Instrucción dada:
Resume en dos oraciones el fragmento de texto sobre la Murcia de finales del siglo XVII.

Fragmento de texto:
Veinte días tardó Carlos II en atender el ruego desesperado del Concejo de enviar a la ciudad un corregidor que zanjara la oleada de crímenes, robos e indecencias que ni el toque de queda, anunciado cada noche por la campana de Santa Catalina, había logrado frenar. Porque a finales del siglo XVII, en Murcia apenas se podía salir a la calle.
La peste y la hambruna habían dejado un rastro de miseria, acrecentada por un terremoto que derrumbó, en un soplido arenoso, hasta la parroquial de San Pedro. Ni el obispo ni su Inquisición, ni siquiera las autoridades civiles lograban contener la oleada de atracos. Y en esas Carlos II envió al Corregidor Pueyo. Pueyo, de nombre Francisco de Asís Miguel, era un aragonés en el porte y en las maneras. Así que dispuso instaurar el orden aunque tuviera que encarcelar a la mitad de la población y ahorcar al resto.

Registros:

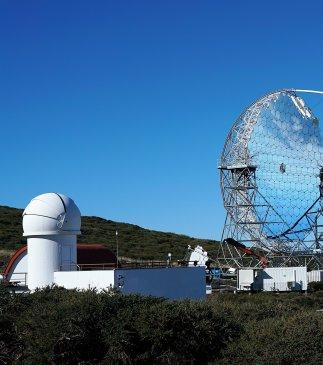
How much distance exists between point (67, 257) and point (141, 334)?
17.6 meters

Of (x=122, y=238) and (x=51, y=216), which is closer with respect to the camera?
(x=51, y=216)

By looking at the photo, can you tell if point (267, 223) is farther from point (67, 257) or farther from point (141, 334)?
point (141, 334)

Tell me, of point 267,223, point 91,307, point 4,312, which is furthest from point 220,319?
point 267,223

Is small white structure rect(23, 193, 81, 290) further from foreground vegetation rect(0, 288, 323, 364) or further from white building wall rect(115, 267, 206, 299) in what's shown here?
foreground vegetation rect(0, 288, 323, 364)

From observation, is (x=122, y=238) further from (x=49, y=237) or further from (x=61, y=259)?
(x=49, y=237)

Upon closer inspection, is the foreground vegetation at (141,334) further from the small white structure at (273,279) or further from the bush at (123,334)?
the small white structure at (273,279)

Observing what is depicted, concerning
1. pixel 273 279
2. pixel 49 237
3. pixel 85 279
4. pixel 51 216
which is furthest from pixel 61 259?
pixel 273 279

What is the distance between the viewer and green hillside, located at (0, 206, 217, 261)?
258 feet

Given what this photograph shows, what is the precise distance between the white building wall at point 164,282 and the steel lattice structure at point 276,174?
17282 mm

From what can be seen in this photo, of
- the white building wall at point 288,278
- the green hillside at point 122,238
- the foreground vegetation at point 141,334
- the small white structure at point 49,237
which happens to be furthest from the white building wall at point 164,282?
the green hillside at point 122,238

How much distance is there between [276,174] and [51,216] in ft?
74.7

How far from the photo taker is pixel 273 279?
51875 mm

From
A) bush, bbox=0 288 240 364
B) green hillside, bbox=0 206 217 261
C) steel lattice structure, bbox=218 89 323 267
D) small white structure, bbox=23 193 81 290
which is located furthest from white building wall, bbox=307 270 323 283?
bush, bbox=0 288 240 364

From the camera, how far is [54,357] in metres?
17.8
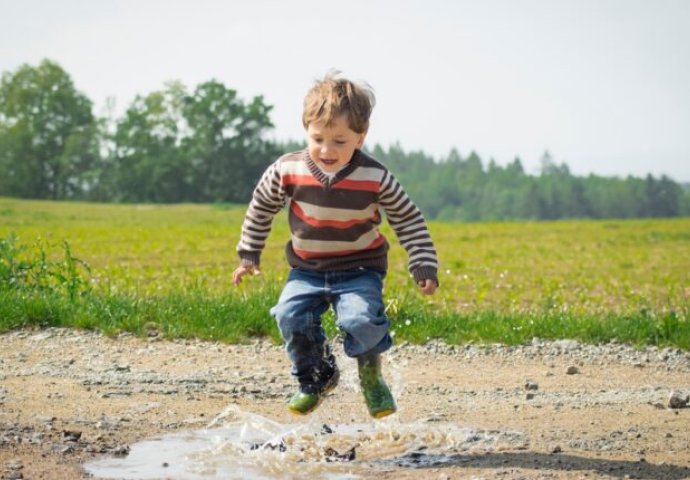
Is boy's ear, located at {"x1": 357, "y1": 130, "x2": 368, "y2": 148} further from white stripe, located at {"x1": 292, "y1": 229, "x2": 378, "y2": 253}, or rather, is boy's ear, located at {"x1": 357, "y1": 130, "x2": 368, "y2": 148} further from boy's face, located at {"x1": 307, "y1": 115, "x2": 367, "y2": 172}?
white stripe, located at {"x1": 292, "y1": 229, "x2": 378, "y2": 253}

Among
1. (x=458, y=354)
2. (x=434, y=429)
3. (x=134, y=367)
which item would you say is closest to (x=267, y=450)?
(x=434, y=429)

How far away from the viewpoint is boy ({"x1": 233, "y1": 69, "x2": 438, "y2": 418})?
17.9 feet

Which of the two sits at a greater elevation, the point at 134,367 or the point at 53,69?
the point at 53,69

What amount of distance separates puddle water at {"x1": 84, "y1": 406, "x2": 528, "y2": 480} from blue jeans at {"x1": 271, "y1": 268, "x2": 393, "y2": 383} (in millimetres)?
406

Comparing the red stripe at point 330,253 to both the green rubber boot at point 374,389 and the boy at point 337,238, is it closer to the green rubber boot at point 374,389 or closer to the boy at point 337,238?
the boy at point 337,238

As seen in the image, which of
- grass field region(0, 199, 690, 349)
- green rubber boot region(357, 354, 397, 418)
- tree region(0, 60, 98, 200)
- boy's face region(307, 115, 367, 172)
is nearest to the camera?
boy's face region(307, 115, 367, 172)

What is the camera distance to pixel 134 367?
25.3 feet

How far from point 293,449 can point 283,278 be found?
6.79 metres

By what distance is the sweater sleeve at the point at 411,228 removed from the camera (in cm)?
561

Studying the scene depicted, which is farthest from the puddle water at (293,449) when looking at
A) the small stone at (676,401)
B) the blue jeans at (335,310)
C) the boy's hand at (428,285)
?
the small stone at (676,401)

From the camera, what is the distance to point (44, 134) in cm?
4531

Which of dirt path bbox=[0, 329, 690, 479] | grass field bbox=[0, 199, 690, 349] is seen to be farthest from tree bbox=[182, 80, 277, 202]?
dirt path bbox=[0, 329, 690, 479]

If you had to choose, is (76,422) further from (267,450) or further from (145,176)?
(145,176)

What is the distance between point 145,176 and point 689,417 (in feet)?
141
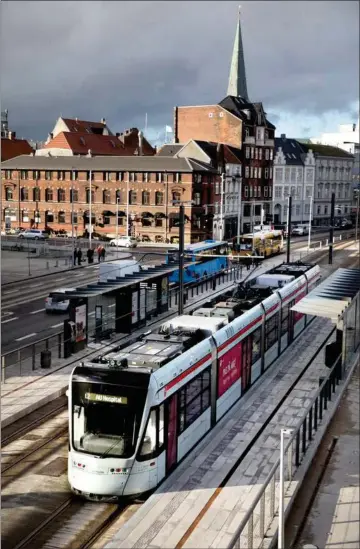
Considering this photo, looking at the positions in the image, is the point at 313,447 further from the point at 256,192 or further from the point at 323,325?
the point at 256,192

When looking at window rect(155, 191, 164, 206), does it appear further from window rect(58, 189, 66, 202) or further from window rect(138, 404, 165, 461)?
window rect(138, 404, 165, 461)

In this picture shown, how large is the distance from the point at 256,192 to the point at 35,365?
68095 millimetres

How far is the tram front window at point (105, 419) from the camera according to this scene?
41.8 ft

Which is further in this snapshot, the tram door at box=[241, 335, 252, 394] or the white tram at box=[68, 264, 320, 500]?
the tram door at box=[241, 335, 252, 394]

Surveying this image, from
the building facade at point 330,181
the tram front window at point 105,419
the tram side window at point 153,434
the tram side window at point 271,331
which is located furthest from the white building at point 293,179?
the tram front window at point 105,419

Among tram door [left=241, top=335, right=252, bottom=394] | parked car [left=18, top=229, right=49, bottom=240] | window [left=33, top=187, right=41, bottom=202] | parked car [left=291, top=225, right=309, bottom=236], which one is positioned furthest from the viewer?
parked car [left=291, top=225, right=309, bottom=236]

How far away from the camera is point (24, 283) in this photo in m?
44.4

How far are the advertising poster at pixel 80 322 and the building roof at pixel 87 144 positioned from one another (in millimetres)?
63637

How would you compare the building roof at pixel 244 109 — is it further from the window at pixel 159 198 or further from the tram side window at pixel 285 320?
the tram side window at pixel 285 320

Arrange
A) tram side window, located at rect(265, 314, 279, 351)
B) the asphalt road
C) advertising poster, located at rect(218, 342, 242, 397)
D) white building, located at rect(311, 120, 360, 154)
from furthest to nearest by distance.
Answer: white building, located at rect(311, 120, 360, 154) → the asphalt road → tram side window, located at rect(265, 314, 279, 351) → advertising poster, located at rect(218, 342, 242, 397)

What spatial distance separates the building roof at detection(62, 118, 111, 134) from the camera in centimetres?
9856

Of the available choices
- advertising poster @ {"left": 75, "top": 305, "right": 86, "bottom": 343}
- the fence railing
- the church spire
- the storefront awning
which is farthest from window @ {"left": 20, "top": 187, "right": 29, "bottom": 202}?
the fence railing

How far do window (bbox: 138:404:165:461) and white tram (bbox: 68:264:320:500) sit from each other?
0.02m

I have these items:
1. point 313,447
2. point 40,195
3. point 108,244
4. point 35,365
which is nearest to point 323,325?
point 35,365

Solución propuesta:
A finales del siglo XVII, Murcia sufría una oleada de crímenes y robos que ni el toque de queda ni las autoridades lograban frenar, en medio de la miseria dejada por la peste, la hambruna y un terremoto. Veinte días después del ruego del Concejo, Carlos II envió al Corregidor Pueyo, un aragonés que dispuso instaurar el orden aunque tuviera que encarcelar a la mitad de la población y ahorcar al resto.